I'm a gay woman, or for the purpose of this discussion, trannie dyke. Any given person reading this might be able to picture any given incident in my life, perhaps even feel inside what that moment in time is like - but that is different from the round the clock existence of my life.
And hosting a feminist board - and even me, as that trannie dyke, who will never be pregnant - I might imagine what it might be like, but putting my imagination to work for say... 20 minutes (and that is long) is quite different than actually experiencing pregnancy full tilt for 9 months.
So all of us congregate and share our experiences. We interact and express our support, or our opinion, or we disagree. In this interaction, at any given time, it might be my experiences under discussion, it might be your experiences, and as that shifts from your story to my story or whatever, so too shifts who experienced and who tries to get a feel for that experience.
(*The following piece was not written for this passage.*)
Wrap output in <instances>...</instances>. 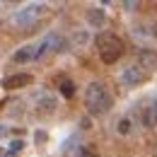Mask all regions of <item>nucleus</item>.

Small wonder in that dynamic that someone will post something that triggers backlash ( a student at Keene State College, an artist working with metals, created a metal sculpture of a black woman who was lynched, and she parked it square in the middle of the campus. Controversy. But damn, that image was powerful, and it really made people think. She took a lot of heat, but not from this one.) and do so because they have only a bit of knowledge and an overall view of support for another community - but will not necessarily know what might be insensitive, or silly (what do you give a gay couple as a wedding present? Which I mentioned a couple of weeks ago.)
I find these discussions to be immensely helpful, because we are sharing more of our experiences, and more of our outlook. We learn from each other about our own unique lives and the issues of those lives. The key is to learn about, and not to trod all over, dismiss, or suppress, those experiences.
nelle
yesyesyesyes
You are so wise. I love to read you and value the attention and intention in every word you write. Thank you, Nelle
Kim
BlogHer Contributing Editor|Professor Kim|
I need to comment but am struggling
...with how angry I am -- both at HRC and at dailyKos. For now I'll be brief: Great post Professor Kim. I like Candelaria's answer over here on BlogHer: In response to Artpax's question about whether an apology makes up for any of this, Silva says no.
I
Lisa Stone
BlogHer Co-founder
Surfette
Thanks, Lisa
I struggled too, and even with the post, I still struggle to get at the full dimensions of this madness. Glad to have a place to work this out in conversation with others.
Kim
BlogHer Contributing Editor|Professor Kim|
It's not just Mrs. Obama
It's happening everywhere. Have a look here as well.
Bros not Hos
I'll wait as well.
I think it's horrible what is going on with this campaign.
Wonder how that statement on that shirt makes Hillary feel. Oh right, that's just a distraction, let's get to the real issue.
Yes, those shirts are horrible.
A distraction from what?
And what are you waiting for?
For what it's worth, I've been toying with a post about media constructions of Hillary Clinton, and other women in positions of power. The germ of the idea is a comment I left on this post at Elisa's blog:
Kim
BlogHer Contributing Editor|Professor Kim|
Looking forward to that
And although I am upset with my own level of cynicism these days, I ask myself when I read what you wrote, "And who wrote that narrative? Men. With their linguistics and definitions."
Ok - so maybe it doesn't always end up being our parents fault, or men's fault, but even so - well - I can't help feeling that way when issues like these are raised.
And what should our role be - what must it be - now?
Jill
Writes Like She Talks
very thoughtful
I think it also gives creedance to the outrage of Muslims over the depiction of their religious leader in graphics. I think setting aside these "freedoms of speech" people have no common decency to what can be offensive.